Baca: Cerpen Menunggu Imam
Sedangkan Gafar lain lagi alasannya. Pikiran Inyik masih terus menerawang. Katanya: “Lima tahun jadi gubernur, sesungguhnya tidak cukup waktu untuk merobah tradisi yang usang. Akan tetapi menjadi gubernur lebih lama, akulah yang akan menjadi usang. Kiayi Marzuk mengatakan kepadaku: “Kalau mau jadi pemimpin, teladani Nabi. Nabi diberi waktu dua puluh tiga tahun oleh Tuhan. Ketika berhenti karena umurnya sampai, beliau tetap seperti Muhammad sebelum menjadi Nabi. Tidak kaya raya seperti umumnya diktatur yang berkuasa. Kalaupun punya warisan, semuanya dihibahkan menjadi wakaf untuk umatnya. Itu yang pertama. Kedua, sebagai pemimpin umat umurnya dibatasi Tuhan sampai enampuluh tiga tahun saja. Jika lebih dari itu, kondisi mental dan fisiknya sudah menurun dan terus menurun. Bagaimana nasib umat dibawah pimpinan yang pikun? Dan bagaimana umatnya meneladani perilaku Nabi apabila diakhir hidupnya kepikunan lebih menonjol. Apakah tidak akan terjadi kekacauan pada kehidupan umatnya?”

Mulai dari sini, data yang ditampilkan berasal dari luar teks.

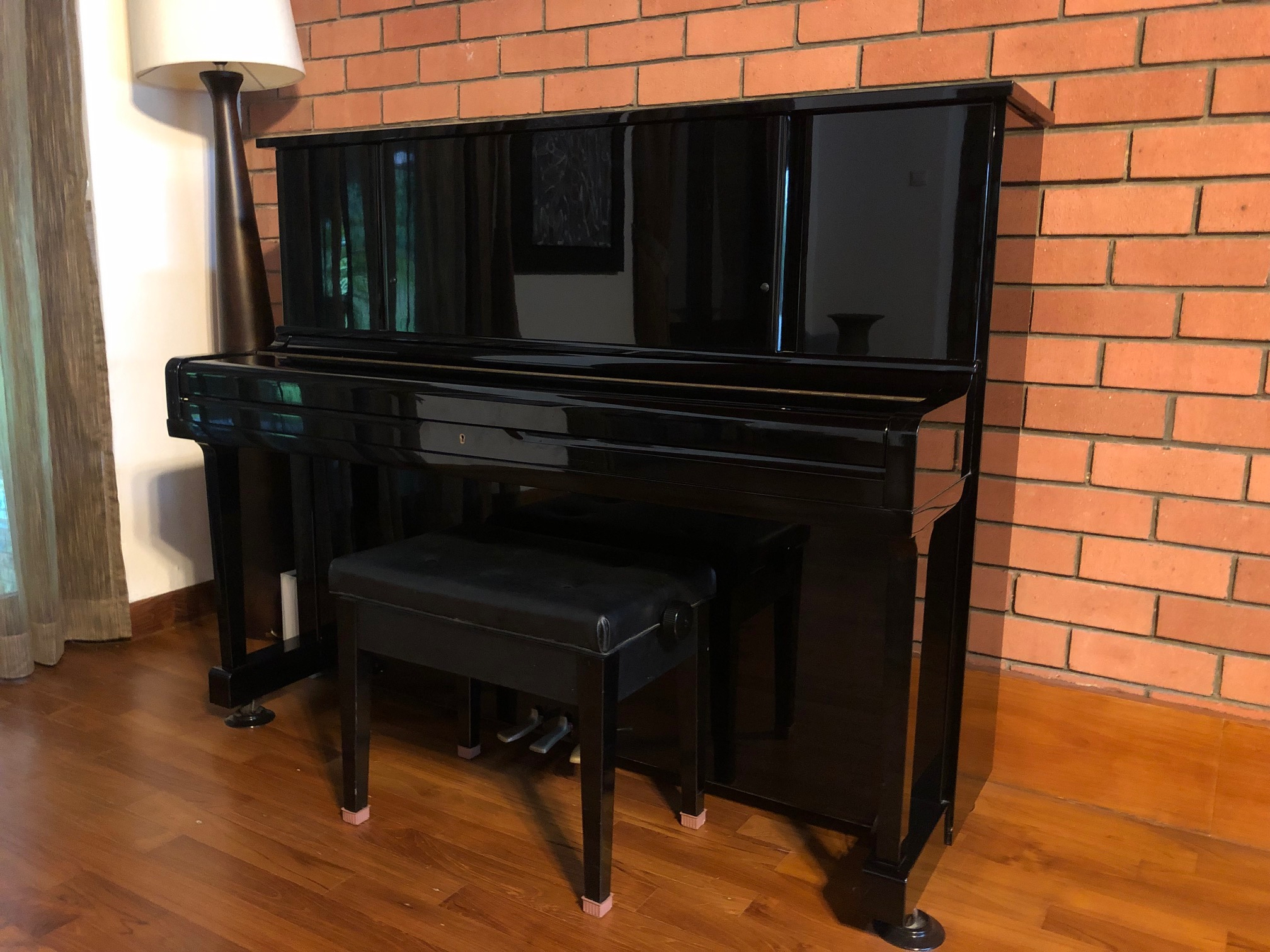 yamaha wx 1 used piano thepiano sg. Black Bedroom Furniture Sets. Home Design Ideas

Tiba-tiba Inyik merasa dadanya sesak. Dia mengalaikan kepala ke sandaran kursi. Beberapa saat kemudian dia berdiri. Kursi yang ditinggalkannya terus bergoyang. “Aku lelah, Jurai, Aku mau berbaring dulu.” katanya kepada isterinya sambil melangkah dengan gontai.
“Aku juga.” kata Encik hampir tak berdaya. “Rasanya hari lebaran ini terlalu panjang. Coba kalau anak-anak kita disini semua, waktu dirasakan terlalu singkat.”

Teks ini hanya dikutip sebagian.